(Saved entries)
----------------------------------------

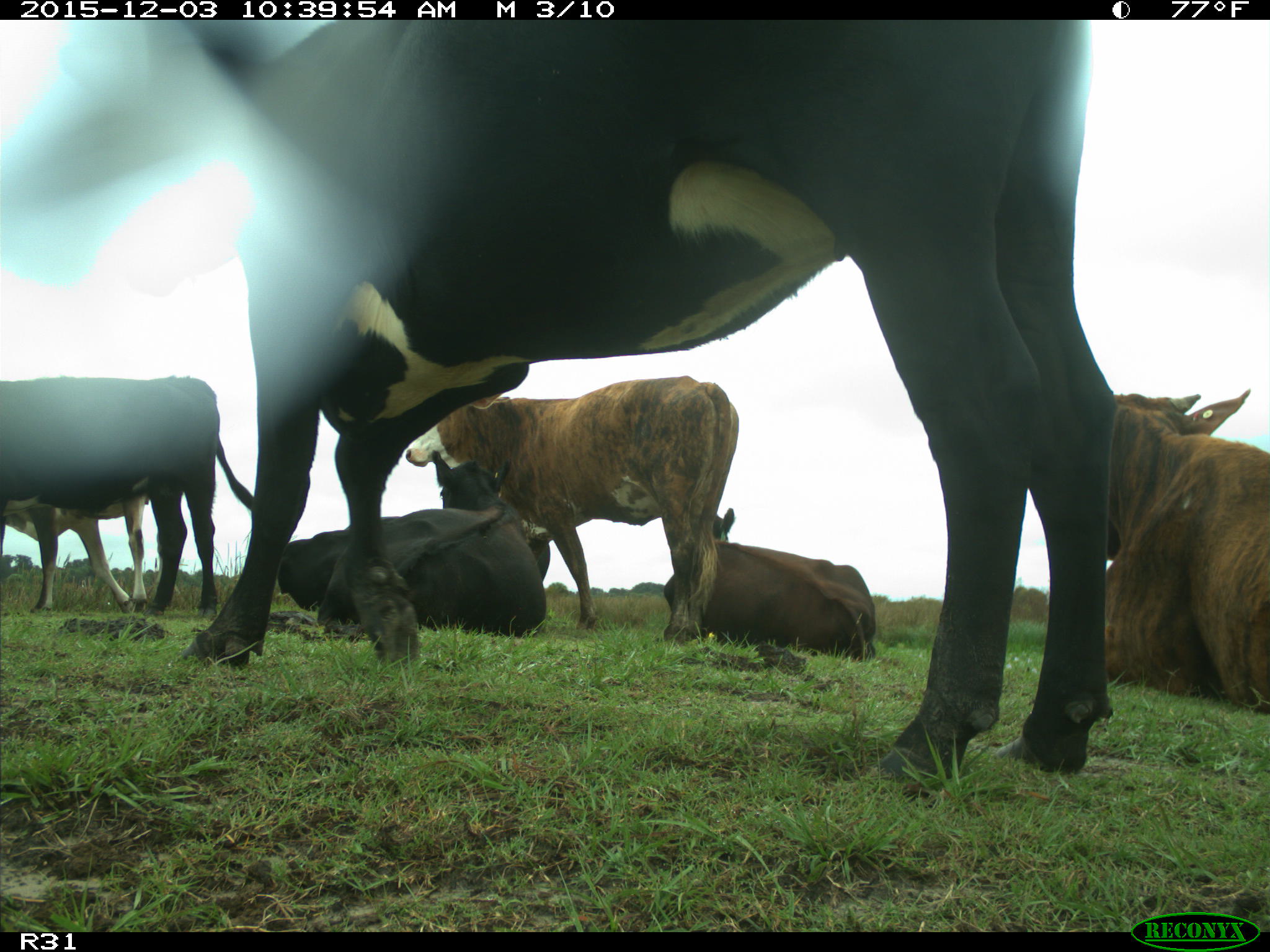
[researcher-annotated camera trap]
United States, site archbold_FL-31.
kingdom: Animalia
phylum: Chordata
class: Mammalia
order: Artiodactyla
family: Bovidae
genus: Bos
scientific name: Bos taurus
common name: domestic cow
Bos taurus (domestic cow).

----------------------------------------

- Your task -
All of the lines above should be copied exactly, apart from the pictures.

- Answer section -
[researcher-annotated camera trap]
United States, site archbold_FL-31.
kingdom: Animalia
phylum: Chordata
class: Mammalia
order: Artiodactyla
family: Bovidae
genus: Bos
scientific name: Bos taurus
common name: domestic cow
Bos taurus (domestic cow).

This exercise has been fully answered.